◆ Document excerpt
PWNed
Monday, 28 December 2015
Been a while since I took pleasure in revenge, but I ganked the Bedid Jesus out of an ally today... He killed my low-level rogue while I was minding my own business, questing, and that was it for my sense of patience. I went to get my strongest DPS, my huntress Kestrel, and just muuuuuurdered that bitch five or six times, until he got the message. He logged out, because he couldn't play any longer, or went to get his own champion, but I was bored by then and offed to wash the dishes. Good Gods that felt calm and rich inside. To make matters worse, I used a multishot, killing everything within range, regardless of who or what they were. That revenge wasn't served cold, it was served over and over, sizzling.
PWNed
PWNed
Saturday, 26 December 2015
Friday, 25 December 2015
An oddly lovely X-mas diners have passed - first on the proper date, because General's parents are religious, and second, day later, by my family, who is mostly in it for the food, but also because from time to time it turns out nice. And I always love it when one half of the family gets books for prezzies and the other side is giving them the 'my god, what awful gifts, I feel so sorry for them'... looks and this side is: omg, best gift ever! :D
I know I shouldn't argue with children, because they are supposed to be all fucking retarded, but I had a dialogue with one of the teen sons of my bro's: (Upon seeing a large biography of out country's first president) "Why would anybody want to read a book that size?"
"You should read, biographies," said I, "Some people had very interesting lives."
"Isn't it better YOU have an interesting life?"
"That's a terrible excuse not to read."
They get my blood up, people who shit on books, same as people who shit on Star wars. :))))))) I know, I know, I shouldn't argue with kids, they're *supposed* to be fucking idiots.
Sunday, 20 December 2015
Saturday, 19 December 2015
Tinka dragged me to a tiny concert yestereve and it was actually quite fun... So loud it was nauseating and when the fog machine came on the photos were useless, but other than that, it's been a while since I shot a concert (her hubby performed with his band) and I loved the exercise. We mused on the next generation of photies, which are still polite and eager and they love their job. As they get older, it seems they give up on having anything nice to say about their jobs and greet another colleague sooner with disdain than friendliness.

◆ Aim
Write the next part of the December 2015 blog posts, starting right after the final sentence about the next generation of photographers. The listing that comes next is separate material with no connection to the December 2015 blog posts above.

◆ Raw records
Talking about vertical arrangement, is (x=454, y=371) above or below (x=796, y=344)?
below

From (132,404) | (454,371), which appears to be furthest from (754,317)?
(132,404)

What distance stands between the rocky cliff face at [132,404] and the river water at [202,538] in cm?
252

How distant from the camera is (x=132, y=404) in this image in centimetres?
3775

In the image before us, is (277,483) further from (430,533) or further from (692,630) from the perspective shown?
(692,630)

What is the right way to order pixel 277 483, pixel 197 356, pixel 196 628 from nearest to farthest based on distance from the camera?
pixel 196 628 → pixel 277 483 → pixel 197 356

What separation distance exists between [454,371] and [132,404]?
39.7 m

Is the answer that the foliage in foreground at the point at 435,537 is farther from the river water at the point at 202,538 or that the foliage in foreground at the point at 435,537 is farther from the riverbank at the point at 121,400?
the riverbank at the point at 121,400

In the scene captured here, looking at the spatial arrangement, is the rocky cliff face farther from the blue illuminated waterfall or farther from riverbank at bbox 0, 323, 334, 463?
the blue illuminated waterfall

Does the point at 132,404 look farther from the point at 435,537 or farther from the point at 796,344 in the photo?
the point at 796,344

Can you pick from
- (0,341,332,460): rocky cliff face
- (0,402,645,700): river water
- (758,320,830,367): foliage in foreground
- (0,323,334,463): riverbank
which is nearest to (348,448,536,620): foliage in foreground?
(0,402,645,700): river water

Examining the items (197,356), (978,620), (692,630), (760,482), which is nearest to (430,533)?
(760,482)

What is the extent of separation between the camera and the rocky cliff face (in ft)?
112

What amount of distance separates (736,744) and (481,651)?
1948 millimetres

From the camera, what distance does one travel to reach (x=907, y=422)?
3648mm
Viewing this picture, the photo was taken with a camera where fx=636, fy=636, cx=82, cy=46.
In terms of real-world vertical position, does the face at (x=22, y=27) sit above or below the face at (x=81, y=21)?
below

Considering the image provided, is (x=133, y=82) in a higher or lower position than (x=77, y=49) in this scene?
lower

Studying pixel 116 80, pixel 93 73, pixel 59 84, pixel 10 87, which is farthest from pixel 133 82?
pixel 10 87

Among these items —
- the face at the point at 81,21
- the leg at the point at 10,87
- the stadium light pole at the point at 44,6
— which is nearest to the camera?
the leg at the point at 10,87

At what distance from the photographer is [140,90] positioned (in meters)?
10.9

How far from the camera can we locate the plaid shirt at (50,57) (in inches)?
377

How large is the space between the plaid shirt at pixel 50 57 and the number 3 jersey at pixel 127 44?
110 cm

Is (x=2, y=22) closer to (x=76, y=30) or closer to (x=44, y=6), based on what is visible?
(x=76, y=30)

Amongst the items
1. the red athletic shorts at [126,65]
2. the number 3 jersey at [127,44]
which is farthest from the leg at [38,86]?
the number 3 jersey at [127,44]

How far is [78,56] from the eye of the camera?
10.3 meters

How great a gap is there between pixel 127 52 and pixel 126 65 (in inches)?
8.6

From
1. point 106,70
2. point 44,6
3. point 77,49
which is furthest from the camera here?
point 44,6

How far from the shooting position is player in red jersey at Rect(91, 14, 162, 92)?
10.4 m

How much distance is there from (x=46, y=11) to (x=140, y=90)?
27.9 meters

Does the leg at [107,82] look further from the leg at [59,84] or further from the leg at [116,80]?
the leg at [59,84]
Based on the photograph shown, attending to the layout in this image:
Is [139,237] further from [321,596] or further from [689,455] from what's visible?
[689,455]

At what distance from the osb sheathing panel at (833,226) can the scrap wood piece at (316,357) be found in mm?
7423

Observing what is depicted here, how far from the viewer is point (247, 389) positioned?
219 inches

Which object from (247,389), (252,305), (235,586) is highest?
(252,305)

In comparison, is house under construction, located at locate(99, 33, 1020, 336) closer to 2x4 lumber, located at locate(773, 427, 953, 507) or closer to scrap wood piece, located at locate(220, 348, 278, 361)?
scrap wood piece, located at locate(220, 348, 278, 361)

◆ Task output
Also the band played Enter Sandman and there is no other song in creation that gets you with the first few seconds of intro as this one.
Thursday, 17 December 2015
STAR WARS 7.0 review (Spoilers ahead, beware)
Some movies
pull (the weight of) their lineage really well. Episode VII had not one or two
prequels to sit on but SIX and though some of them were awesome and others …
slightly less awesome, each of the previous Star Wars had tons of lore, tons of
subplot and a lot of classic moments, fan favorites… And when you’re making
Episode SEVEN, you either stand entirely on that foundation or you detach
yourself completely from the formula. It’s rare to see a movie with a perfect
combination of both.
I tried
reading as little as possible about it, watched no trailers or interviews
unless they were Force-fed to me (Force, get it?.... mnjah :D ), dived in no
forums discussing why Kylo Ren’s lightsabre is as it is … (Ye, I got it, he’s
conflicted) And I tried to really lower my expectation, because I ruined The
Martian with very high ones, hearing really good reviews. But still I loved it.
I really didn’t want it to end. I kept thinking – I know someone’s going to
die, I know it’s been two hours, but don’t end, don’t end, don’t end… Actually
counting the scenes from the only trailer I did see, thinking if we’ve gotten
to that part already or not? Because if there’s one thing that really fucks up
my whole day, is an excellent movie ending and I know it’s gonna be another fucking
year before the second instalment gets me another fix.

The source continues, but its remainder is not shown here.